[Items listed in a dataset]
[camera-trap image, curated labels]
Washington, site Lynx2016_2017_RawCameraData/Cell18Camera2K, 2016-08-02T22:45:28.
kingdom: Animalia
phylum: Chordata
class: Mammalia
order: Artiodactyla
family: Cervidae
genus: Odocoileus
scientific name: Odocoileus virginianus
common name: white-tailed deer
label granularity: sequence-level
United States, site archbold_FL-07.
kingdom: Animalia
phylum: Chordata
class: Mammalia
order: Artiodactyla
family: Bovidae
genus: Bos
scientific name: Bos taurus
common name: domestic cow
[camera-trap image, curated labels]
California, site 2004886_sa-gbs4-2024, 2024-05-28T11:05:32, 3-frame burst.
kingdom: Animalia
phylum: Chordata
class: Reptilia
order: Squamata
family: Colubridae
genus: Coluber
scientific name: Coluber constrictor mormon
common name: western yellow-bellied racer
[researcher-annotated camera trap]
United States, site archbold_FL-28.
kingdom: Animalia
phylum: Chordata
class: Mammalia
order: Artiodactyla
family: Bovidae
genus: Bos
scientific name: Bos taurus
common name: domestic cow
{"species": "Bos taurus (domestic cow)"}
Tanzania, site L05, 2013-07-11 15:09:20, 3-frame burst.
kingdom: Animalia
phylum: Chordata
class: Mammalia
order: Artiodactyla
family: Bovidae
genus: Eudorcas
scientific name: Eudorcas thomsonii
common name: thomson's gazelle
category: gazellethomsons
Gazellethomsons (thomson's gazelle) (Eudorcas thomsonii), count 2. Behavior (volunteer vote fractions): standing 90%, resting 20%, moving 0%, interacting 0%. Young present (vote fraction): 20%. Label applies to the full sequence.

* INSTRUCTIONS TO FOLLOW
A complete answer reproduces every line of the records in which the word "States" occurs.

* ANSWER BOX
United States, site archbold_FL-07.
United States, site archbold_FL-28.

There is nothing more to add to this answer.